Financial materiality considers how sustainability matters create risks or opportunities that affect the company's cash flows, access to finance, or cost of capital over the short, medium, or long term 9. Impact materiality considers how the company's activities and business relationships create positive or negative effects on people and the environment 29.
The EU's Corporate Sustainability Reporting Directive (CSRD) mandates double materiality for all in-scope companies from 2024 26. The UK chose a different path: UK SRS requires financial materiality only, following the approach of the global IFRS sustainability standards 4.
Financial vs impact materiality: the fundamental difference
Financial materiality asks: "How do sustainability issues affect this company?" Impact materiality asks: "How does this company affect sustainability issues?" 9. A company might have high impact materiality on biodiversity (through land use) but low financial materiality (if biodiversity loss doesn't affect its business model) — or vice versa.
| Aspect | Definition | UK SRS | EU CSRD | Example |
|---|---|---|---|---|
| Financial Materiality | How sustainability issues affect enterprise value | Required | Required | Climate risks reducing asset values |
| Impact Materiality | How company activities affect society/environment | Not required | Required | Company emissions contributing to climate change |
| Disclosure Scope | What must be reported | Investor-focused only | Multi-stakeholder | UK: financial risks; EU: risks + impacts |
Under financial materiality, a fossil fuel company reports climate change because transition risks threaten its business model 9. Under impact materiality, the same company reports climate change because its operations contribute to global emissions — regardless of whether climate policy affects its revenues.

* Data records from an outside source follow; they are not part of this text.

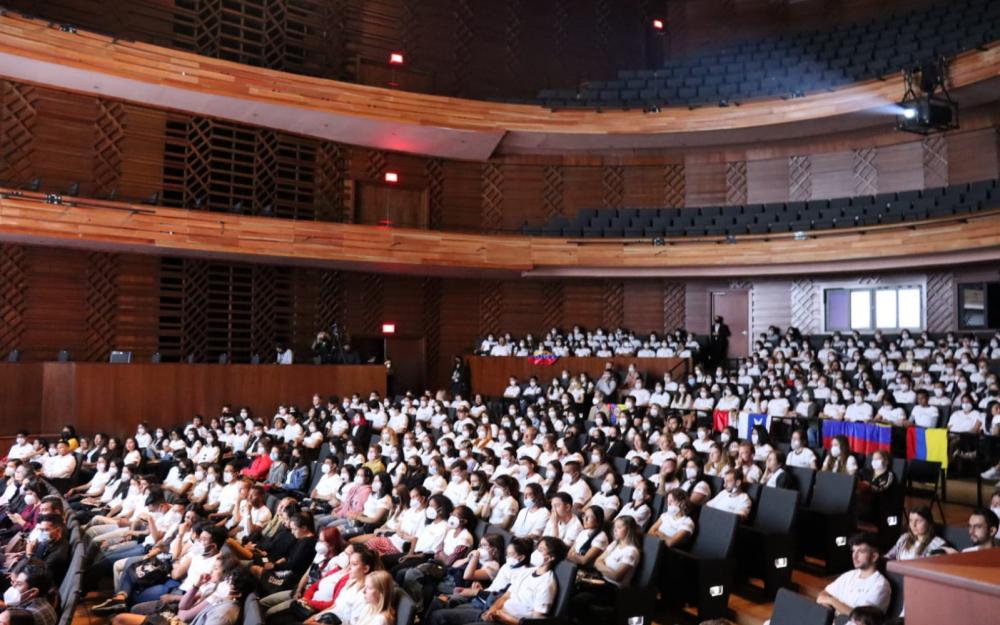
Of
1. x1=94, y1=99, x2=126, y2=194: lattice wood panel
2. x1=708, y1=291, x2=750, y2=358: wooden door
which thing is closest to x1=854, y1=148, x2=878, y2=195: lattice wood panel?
x1=708, y1=291, x2=750, y2=358: wooden door

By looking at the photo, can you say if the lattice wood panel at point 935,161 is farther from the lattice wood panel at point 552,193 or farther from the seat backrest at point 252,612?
the seat backrest at point 252,612

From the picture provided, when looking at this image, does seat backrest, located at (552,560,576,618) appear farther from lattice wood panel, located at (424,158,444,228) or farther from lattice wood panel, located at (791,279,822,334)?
lattice wood panel, located at (424,158,444,228)

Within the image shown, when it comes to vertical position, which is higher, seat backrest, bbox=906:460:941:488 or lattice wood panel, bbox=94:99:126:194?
lattice wood panel, bbox=94:99:126:194

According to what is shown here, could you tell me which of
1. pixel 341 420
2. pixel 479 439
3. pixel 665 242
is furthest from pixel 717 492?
pixel 665 242

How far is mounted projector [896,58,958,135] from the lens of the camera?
1203 centimetres

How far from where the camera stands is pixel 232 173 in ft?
51.0

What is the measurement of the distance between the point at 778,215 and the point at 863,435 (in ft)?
26.6

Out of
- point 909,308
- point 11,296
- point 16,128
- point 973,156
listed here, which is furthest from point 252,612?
point 973,156

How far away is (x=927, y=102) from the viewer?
12.0 m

Impact materiality often requires reporting on topics that don't affect enterprise value but where the company has significant effects. This includes supply chain labour practices for companies with low operational labour risks, or biodiversity impacts for companies whose revenues aren't biodiversity-dependent 29.
Why the UK chose financial materiality only
The UK aligned with the IFRS sustainability standards, which focus on investor-focused disclosure rather than multi-stakeholder reporting 4. This decision reflects the UK's capital markets-oriented approach to sustainability regulation, prioritising information that affects investment decisions over broader social and environmental accountability.

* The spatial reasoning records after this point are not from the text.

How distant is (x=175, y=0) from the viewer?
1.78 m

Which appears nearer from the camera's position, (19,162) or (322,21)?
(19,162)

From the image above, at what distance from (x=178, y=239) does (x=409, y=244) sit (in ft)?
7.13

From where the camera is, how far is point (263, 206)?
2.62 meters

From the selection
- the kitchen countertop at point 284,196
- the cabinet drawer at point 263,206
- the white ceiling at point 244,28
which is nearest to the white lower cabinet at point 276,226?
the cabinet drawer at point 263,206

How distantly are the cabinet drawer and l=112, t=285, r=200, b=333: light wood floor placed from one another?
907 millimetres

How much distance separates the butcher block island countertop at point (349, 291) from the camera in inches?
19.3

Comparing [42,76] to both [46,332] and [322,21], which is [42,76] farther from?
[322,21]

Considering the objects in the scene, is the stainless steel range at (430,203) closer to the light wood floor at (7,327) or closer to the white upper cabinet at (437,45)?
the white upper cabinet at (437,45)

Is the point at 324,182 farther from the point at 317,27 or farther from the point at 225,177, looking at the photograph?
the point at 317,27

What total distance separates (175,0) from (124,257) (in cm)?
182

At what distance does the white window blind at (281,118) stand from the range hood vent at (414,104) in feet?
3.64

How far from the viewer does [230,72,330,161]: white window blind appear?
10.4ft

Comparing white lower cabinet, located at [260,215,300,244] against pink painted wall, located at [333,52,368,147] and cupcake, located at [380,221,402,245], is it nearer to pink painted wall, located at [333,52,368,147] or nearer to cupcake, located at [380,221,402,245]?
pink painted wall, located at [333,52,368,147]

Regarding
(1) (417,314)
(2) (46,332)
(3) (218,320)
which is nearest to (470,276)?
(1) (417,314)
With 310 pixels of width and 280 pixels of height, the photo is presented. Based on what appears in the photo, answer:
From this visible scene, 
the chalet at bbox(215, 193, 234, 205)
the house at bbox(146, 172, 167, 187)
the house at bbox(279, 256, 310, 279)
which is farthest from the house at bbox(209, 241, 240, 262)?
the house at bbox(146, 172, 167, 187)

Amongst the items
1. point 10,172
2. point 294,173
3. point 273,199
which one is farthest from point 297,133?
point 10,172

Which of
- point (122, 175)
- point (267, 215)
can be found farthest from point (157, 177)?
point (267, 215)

DBT's consultation response noted that financial materiality provides "decision-useful information" for investors while avoiding the complexity of assessing societal impacts that may not affect the company's financial performance 4. The approach reduces reporting burden for companies while maintaining focus on financially material climate and sustainability risks.
However, this creates a divergence from the EU, where UK companies with EU operations may need to conduct double materiality assessments for CSRD compliance while using financial materiality for UK reporting 26. Companies operating in both jurisdictions face dual frameworks with different materiality thresholds.
Practical implications for UK companies
Financial materiality typically results in narrower disclosure than double materiality, focusing on topics where sustainability issues create enterprise-level risks or opportunities 9. Companies may report fewer sustainability topics but with deeper analysis of financial connections.
For climate disclosure under UK SRS S2, financial materiality means reporting climate risks that affect business strategy, financial planning, or access to capital 4. Companies don't need to report climate impacts (such as their contribution to global emissions) unless those impacts create financial risks through regulation, reputation, or stakeholder pressure.
Social topics like workforce diversity or supply chain labour practices are material only if they create financial risks — through talent retention, regulatory compliance costs, or stakeholder pressure affecting revenues 9. Pure impact considerations (such as contribution to social inequality) don't trigger disclosure requirements under the UK approach.
Materiality assessment process under UK SRS
UK SRS materiality assessment follows a structured process: identify potential sustainability topics, assess their connection to enterprise value, determine which create material risks or opportunities, and justify the assessment with quantitative or qualitative analysis 4.
Companies must consider both current and anticipated future effects of sustainability topics on their business model, strategy, cash flows, access to finance, and cost of capital 9. The assessment covers short, medium, and long-term time horizons, with particular attention to transition and physical climate risks for climate disclosures.
Unlike double materiality, the assessment doesn't require evaluating the company's impacts on external stakeholders unless those impacts create material financial effects through stakeholder responses, regulatory changes, or reputational consequences 4. This focuses the analysis on investor-relevant information while potentially excluding broader sustainability impacts.